— Begin TEXT PASSAGE —

# My first impression of Eureka Mignon



## hilltopbrews (May 17, 2013)

It's been less than a day that the courier delivered my chrome Eureka Mignon. I bought it for £275 including delivery, brand new. I've spent hours playing around with it. It is actually one of the prettiest grinders I have ever seen.

Previously, i owned Iberital Mc2 and it's a pain in the arse to adjust the grind. With Eureka Mignon, the dial is in the front and it's numbered. It's so easy to dial it in. It took me less than half an hour to get the correct grind for my sage db. I have managed to grind for aeropress, v60 and espresso. Have made notes to remember for future use. It's easier to count the rotation as the dial is numbered.

I love the fact that you can set it to manual or timed/automatic setting. This is a great feature especially if you use a weighing scale.

The first time I tried to grind some beans, nothing came out. You could hear it whirring so I went into semi-panic mode. So I decided to read the manual and it seems I missed the part where I'm suppose to pull the tab that's in the bottom of the hopper! No wonder there were no beans going through! That's another great feature to have. I find the tab's quality quite cheap. Anyway, I set the dial to the coarsest setting first to "condition" the grinder. Then adjusted the grinder to fine grind setting. There are some clumps but that could be due to the mahogany roasted beans or the fact that the grind path/chute is small. It seems that the size of the path/chute depends on the burr's location or how it's been dialled in. When you look at how the burrs move when dialling, ONLY the lower burr moves up and down. So when dialling it to coarse setting, the burr goes down making the grind path/chute wider. Dialling it to fine setting, burr goes up making the grind path smaller. Not exactly quite sure if this is the grinder's assembly as I am only basing my opinion on what I see so far. Beans can be another factor. Mahogany roast have more surface oil so the moisture can be a factor. Truth be told, these clumps are not a problem at all. I made a "de-clumper" out of a needle attached to a cork and use it to break it down. Tapping the portafilter/basket on the counter also helps in breaking it down too.

— End TEXT PASSAGE —
— Begin ENTRIES SUPPLIED —

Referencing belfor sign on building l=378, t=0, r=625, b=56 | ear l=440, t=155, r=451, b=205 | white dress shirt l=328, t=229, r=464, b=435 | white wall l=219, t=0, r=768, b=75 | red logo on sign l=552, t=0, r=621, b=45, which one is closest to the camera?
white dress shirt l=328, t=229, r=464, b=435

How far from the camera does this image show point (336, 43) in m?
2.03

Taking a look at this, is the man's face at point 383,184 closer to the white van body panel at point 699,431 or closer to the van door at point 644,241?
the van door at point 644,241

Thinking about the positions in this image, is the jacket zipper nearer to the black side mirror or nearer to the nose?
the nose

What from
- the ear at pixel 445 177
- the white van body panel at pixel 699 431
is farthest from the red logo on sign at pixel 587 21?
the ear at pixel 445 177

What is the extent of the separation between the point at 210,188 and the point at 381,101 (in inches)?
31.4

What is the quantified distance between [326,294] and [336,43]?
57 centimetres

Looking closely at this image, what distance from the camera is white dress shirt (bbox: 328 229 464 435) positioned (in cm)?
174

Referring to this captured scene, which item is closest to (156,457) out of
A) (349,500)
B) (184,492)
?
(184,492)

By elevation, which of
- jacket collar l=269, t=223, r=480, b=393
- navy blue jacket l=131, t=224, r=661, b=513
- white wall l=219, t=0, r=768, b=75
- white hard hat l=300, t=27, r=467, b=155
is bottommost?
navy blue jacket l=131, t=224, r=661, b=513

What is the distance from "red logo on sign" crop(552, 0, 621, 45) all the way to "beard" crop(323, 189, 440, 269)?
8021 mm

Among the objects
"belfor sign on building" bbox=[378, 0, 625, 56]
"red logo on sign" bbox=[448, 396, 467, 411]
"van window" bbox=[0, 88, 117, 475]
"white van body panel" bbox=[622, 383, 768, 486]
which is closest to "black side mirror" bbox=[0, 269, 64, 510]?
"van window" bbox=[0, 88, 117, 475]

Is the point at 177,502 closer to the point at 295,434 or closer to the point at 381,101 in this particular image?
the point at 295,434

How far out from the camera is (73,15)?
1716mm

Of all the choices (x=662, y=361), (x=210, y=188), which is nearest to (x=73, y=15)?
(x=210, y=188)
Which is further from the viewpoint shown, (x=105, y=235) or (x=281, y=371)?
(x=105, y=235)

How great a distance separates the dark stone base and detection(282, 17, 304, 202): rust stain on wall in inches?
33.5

— End ENTRIES SUPPLIED —

In the Eureka Mignon post, why did nothing come out of the grinder the first time the writer tried to grind beans? Answer in one to three sentences. The listing is separate material and has no connection to the grinder post.

The writer had missed the part of the manual about pulling the tab at the bottom of the hopper, so no beans were passing through to be ground.